ADEN (AFP) – Yemeni separatists drove government troops out of two military camps in deadly clashes on Tuesday, reinforcing their presence in the south after they seized the de facto capital Aden.
The opening of a new front in a complex and devastating war prompted the United Nations’ (UN) Yemen envoy to warn that the country could splinter unless a peace deal is quickly reached.
The latest clashes in Abyan province came after the pro-independence Southern Transitional Council (STC) partially withdrew from key sites it occupied in Aden earlier this month. A military coalition backing the government said it had “succeeded in calming the situation”. But on Tuesday, fighters from the so-called Security Belt Forces surrounded a special forces camp near provincial capital Zinjibar.
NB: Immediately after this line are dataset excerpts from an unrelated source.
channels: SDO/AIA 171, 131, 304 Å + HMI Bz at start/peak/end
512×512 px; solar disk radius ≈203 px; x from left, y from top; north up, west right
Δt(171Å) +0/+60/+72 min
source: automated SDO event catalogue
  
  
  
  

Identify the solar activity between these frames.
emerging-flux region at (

The site is about 60 kilometres from Aden, and close to Al-Kawd military camp.
Abyan governor Abu Bakr Hussein told AFP the separatists then seized the Al-Kawd camp in fierce clashes, forcing out the 350 troops there.
They remained positioned around the Zinjibar base following the exit of government forces, in a deal mediated by local authorities.
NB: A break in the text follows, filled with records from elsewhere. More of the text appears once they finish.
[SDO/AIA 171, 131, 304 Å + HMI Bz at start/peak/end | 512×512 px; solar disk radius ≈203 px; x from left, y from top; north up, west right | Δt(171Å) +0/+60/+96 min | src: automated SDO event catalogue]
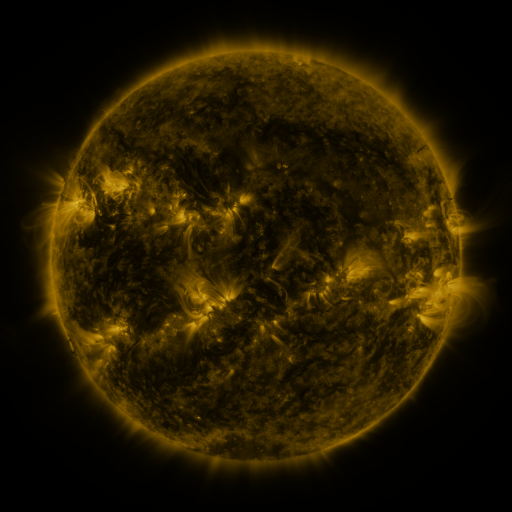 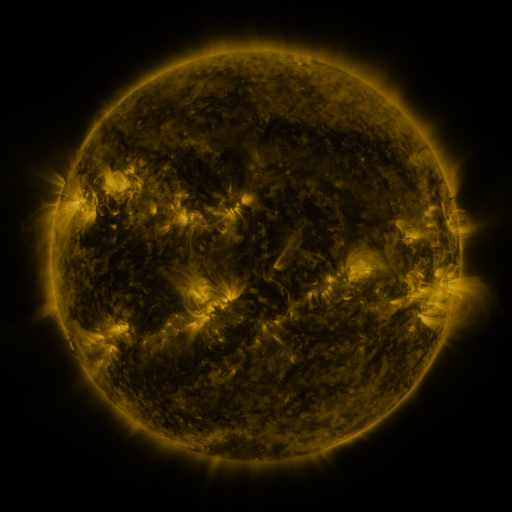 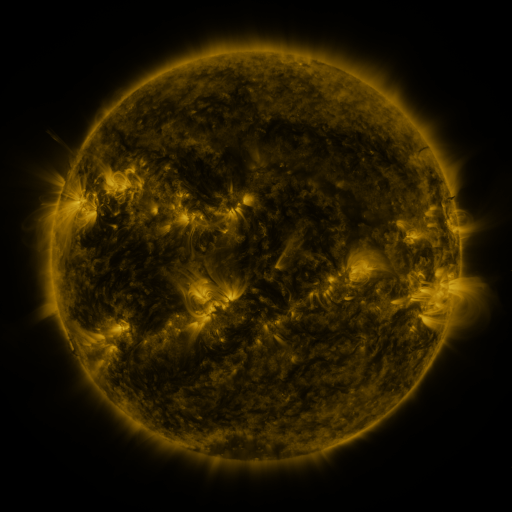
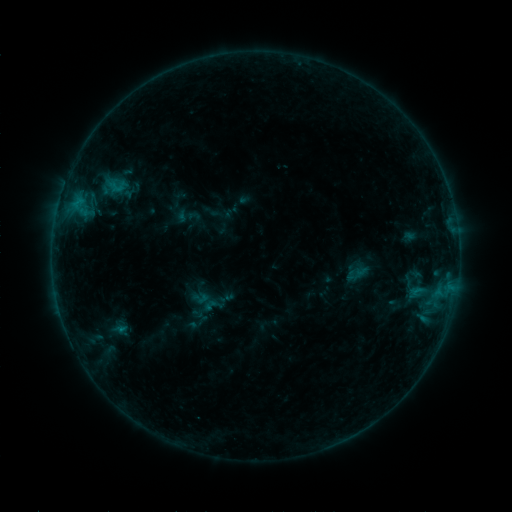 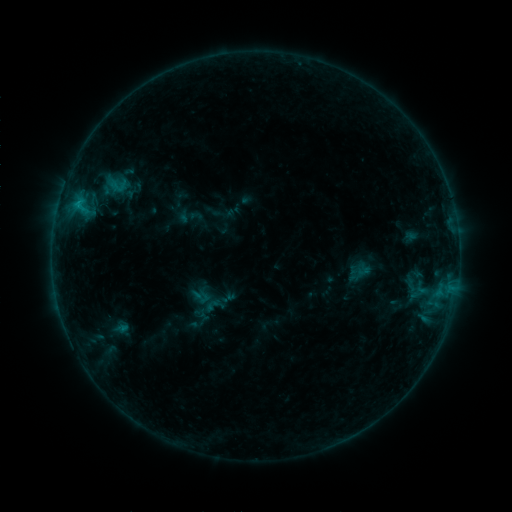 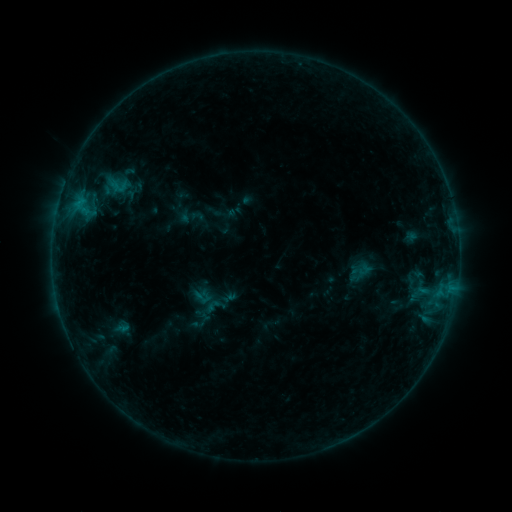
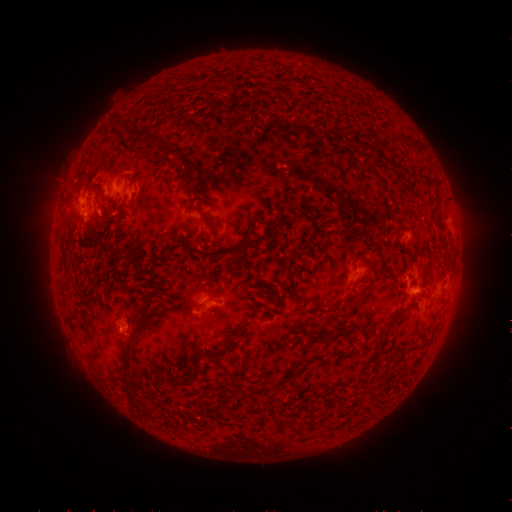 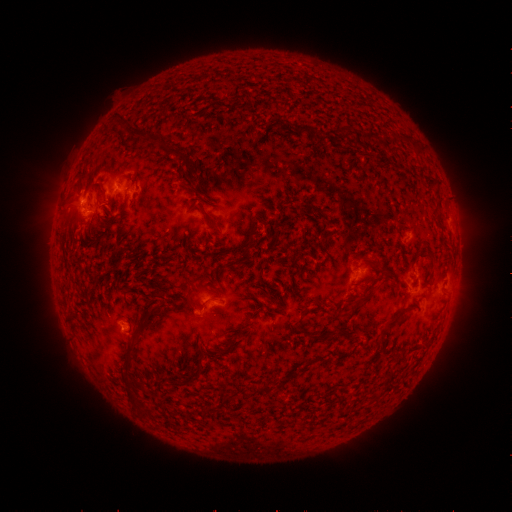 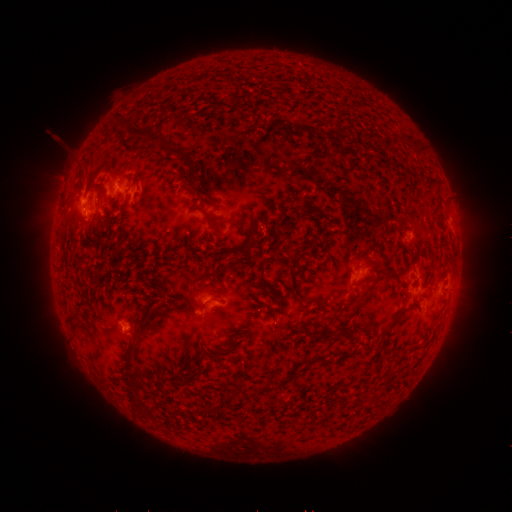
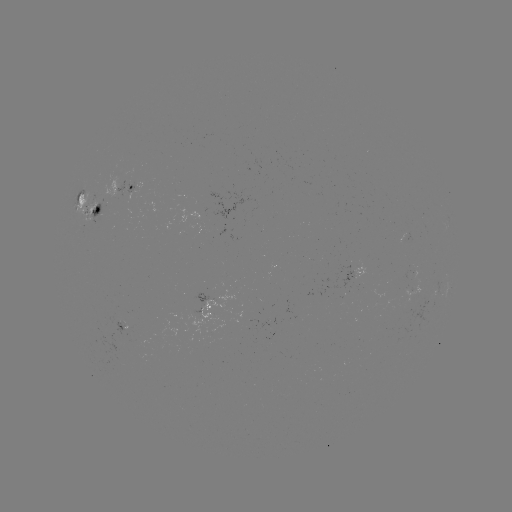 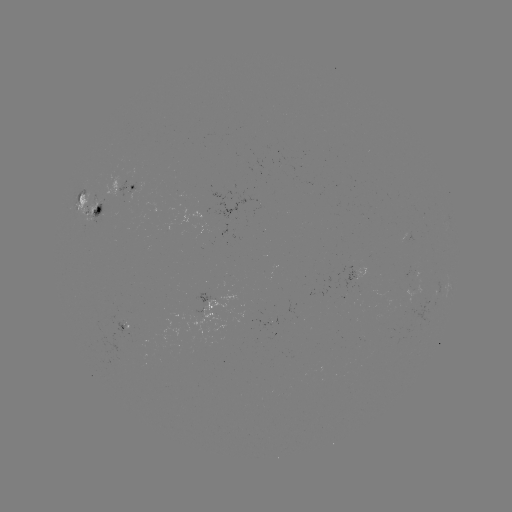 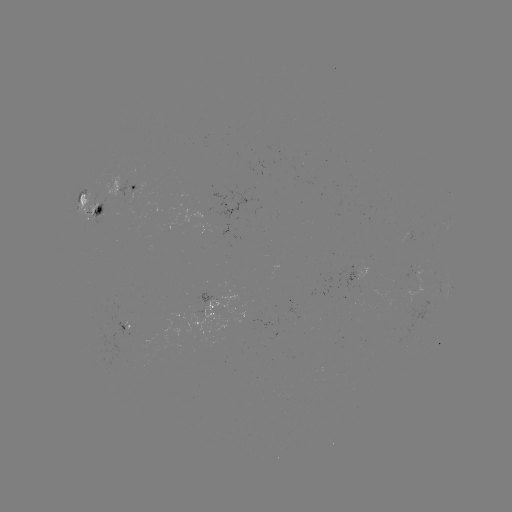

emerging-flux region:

At least four military personnel – two separatists and two government troops – were killed and 23 wounded in the fighting, said Hussein, adding that 1,100 troops had been stationed in Zinjibar.
Mohammed al-Markhi, a Security Belt Forces commander, confirmed his troops had control of both camps, while Zinjibar residents said separatists were also deployed in the city’s streets.
While they have also fought against the Huthis, STC forces want to see South Yemen regain the independence it gave up with unification in 1990.
The war against the Huthis has already pushed the country to the brink of famine.
The UN’s special envoy to Yemen, Martin Griffiths, condemned the STC’s takeover of Aden and told the Security Council that there was “no time to lose” in brokering a peace deal.